Find each item that contains the word "yellow", matching upper and lower case exactly, and copy those items out in full.

[Recorded data]
- Opening Delimiter -

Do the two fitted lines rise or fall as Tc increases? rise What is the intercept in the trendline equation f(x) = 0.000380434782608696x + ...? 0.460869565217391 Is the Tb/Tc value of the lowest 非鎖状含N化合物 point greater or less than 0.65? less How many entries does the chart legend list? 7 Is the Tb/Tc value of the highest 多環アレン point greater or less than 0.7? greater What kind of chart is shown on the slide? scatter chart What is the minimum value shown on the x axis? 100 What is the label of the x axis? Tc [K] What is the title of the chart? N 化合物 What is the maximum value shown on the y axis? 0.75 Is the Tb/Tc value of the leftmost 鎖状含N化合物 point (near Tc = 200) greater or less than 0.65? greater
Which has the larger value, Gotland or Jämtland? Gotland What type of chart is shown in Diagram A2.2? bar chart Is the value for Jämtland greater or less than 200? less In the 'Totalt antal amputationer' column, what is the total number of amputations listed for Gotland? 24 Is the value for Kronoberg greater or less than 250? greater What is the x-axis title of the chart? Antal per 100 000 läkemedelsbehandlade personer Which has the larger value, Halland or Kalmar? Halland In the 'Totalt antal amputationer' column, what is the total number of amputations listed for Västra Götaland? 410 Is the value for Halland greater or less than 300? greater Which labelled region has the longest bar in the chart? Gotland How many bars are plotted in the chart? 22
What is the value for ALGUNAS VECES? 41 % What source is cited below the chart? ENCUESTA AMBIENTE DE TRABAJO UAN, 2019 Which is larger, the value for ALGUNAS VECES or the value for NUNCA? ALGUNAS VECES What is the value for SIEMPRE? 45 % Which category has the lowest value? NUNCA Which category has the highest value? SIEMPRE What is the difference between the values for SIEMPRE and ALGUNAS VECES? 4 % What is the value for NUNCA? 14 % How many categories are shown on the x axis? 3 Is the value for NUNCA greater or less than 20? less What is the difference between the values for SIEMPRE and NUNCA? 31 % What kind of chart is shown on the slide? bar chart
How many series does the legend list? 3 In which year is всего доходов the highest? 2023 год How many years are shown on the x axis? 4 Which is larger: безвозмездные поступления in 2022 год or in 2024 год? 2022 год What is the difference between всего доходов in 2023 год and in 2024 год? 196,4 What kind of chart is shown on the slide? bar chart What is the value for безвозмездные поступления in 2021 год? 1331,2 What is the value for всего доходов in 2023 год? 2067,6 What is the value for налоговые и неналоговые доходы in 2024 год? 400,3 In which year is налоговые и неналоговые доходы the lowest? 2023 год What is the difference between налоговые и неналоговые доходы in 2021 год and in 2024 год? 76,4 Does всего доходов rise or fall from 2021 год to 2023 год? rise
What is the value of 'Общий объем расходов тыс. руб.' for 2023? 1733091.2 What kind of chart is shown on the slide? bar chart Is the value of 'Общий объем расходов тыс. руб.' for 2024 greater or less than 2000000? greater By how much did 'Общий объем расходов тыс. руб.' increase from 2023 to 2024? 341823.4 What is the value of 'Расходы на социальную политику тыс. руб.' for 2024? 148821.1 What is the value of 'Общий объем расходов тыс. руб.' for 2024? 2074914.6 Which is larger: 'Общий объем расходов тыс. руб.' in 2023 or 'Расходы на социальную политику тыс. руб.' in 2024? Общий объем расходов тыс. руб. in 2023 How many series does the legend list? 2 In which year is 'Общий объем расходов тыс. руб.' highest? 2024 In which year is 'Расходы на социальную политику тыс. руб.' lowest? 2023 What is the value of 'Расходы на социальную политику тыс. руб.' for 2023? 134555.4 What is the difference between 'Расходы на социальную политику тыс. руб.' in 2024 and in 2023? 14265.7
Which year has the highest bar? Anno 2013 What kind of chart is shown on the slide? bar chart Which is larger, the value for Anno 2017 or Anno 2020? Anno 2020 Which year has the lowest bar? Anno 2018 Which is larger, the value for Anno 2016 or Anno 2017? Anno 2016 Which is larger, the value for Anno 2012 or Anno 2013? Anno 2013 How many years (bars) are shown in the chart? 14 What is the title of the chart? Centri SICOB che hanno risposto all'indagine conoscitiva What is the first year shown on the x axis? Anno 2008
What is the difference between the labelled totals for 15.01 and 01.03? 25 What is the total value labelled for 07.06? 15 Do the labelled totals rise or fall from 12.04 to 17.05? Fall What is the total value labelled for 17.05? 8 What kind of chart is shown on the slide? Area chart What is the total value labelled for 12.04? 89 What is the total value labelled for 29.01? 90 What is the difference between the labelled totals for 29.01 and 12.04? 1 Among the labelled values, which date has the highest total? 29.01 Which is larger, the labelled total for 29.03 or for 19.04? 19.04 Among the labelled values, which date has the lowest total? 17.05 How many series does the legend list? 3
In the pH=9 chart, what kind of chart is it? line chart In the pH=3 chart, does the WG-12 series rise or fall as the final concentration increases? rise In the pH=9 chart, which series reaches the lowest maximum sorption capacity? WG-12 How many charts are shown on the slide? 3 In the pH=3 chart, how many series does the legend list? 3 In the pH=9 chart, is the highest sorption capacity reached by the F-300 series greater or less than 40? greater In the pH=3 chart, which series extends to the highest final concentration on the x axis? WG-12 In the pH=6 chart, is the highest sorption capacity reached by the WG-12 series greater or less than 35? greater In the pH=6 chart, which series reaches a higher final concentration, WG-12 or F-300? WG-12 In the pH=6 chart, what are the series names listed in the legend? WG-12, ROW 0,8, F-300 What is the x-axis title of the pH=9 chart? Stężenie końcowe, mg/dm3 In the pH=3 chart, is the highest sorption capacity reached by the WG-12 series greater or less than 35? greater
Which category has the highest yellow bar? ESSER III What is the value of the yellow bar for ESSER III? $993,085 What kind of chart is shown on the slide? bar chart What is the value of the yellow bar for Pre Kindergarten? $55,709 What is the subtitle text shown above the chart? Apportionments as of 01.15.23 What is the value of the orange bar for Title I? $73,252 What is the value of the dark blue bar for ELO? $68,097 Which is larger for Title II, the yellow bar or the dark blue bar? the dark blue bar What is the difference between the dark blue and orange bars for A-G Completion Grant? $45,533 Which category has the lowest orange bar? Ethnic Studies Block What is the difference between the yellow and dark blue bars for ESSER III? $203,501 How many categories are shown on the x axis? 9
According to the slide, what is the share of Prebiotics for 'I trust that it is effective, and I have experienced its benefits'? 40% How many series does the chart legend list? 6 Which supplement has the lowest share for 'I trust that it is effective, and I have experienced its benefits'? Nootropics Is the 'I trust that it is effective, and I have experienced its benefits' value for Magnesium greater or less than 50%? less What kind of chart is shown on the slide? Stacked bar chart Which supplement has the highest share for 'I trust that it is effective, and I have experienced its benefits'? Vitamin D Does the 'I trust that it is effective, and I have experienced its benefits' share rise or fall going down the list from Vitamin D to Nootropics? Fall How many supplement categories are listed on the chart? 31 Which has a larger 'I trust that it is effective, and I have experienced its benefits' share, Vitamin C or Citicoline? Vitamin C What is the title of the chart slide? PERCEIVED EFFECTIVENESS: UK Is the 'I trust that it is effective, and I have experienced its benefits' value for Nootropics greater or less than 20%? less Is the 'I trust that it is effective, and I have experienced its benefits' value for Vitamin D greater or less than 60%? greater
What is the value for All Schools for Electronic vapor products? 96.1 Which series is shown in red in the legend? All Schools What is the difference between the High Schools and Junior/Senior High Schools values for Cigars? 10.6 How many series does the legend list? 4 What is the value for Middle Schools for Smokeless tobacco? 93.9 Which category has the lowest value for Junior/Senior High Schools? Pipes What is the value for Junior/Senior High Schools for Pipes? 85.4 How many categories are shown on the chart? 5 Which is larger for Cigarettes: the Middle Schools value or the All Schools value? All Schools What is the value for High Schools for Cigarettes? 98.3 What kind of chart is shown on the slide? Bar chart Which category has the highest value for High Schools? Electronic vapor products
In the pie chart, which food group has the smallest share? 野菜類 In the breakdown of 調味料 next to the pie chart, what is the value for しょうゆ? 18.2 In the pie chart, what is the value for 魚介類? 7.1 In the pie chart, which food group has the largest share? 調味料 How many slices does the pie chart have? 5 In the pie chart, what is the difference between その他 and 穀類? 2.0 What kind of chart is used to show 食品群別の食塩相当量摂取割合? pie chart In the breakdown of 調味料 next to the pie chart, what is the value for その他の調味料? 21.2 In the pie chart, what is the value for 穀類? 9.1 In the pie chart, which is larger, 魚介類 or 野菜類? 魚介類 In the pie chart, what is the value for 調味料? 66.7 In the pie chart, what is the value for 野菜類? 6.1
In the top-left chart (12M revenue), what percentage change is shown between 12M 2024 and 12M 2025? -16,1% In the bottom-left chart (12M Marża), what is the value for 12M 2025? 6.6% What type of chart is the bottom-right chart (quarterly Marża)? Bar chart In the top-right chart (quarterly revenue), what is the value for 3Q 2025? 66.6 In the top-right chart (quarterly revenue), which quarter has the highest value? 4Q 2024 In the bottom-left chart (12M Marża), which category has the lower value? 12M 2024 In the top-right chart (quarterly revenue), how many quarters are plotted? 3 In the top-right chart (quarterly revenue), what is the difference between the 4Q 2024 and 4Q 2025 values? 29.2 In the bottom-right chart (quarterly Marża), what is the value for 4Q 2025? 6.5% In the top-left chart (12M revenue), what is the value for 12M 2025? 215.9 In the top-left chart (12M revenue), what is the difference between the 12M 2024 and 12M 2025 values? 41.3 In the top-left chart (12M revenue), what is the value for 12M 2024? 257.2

- Closing Delimiter -

[Response area]
Which category has the highest yellow bar? ESSER III What is the value of the yellow bar for ESSER III? $993,085 What kind of chart is shown on the slide? bar chart What is the value of the yellow bar for Pre Kindergarten? $55,709 What is the subtitle text shown above the chart? Apportionments as of 01.15.23 What is the value of the orange bar for Title I? $73,252 What is the value of the dark blue bar for ELO? $68,097 Which is larger for Title II, the yellow bar or the dark blue bar? the dark blue bar What is the difference between the dark blue and orange bars for A-G Completion Grant? $45,533 Which category has the lowest orange bar? Ethnic Studies Block What is the difference between the yellow and dark blue bars for ESSER III? $203,501 How many categories are shown on the x axis? 9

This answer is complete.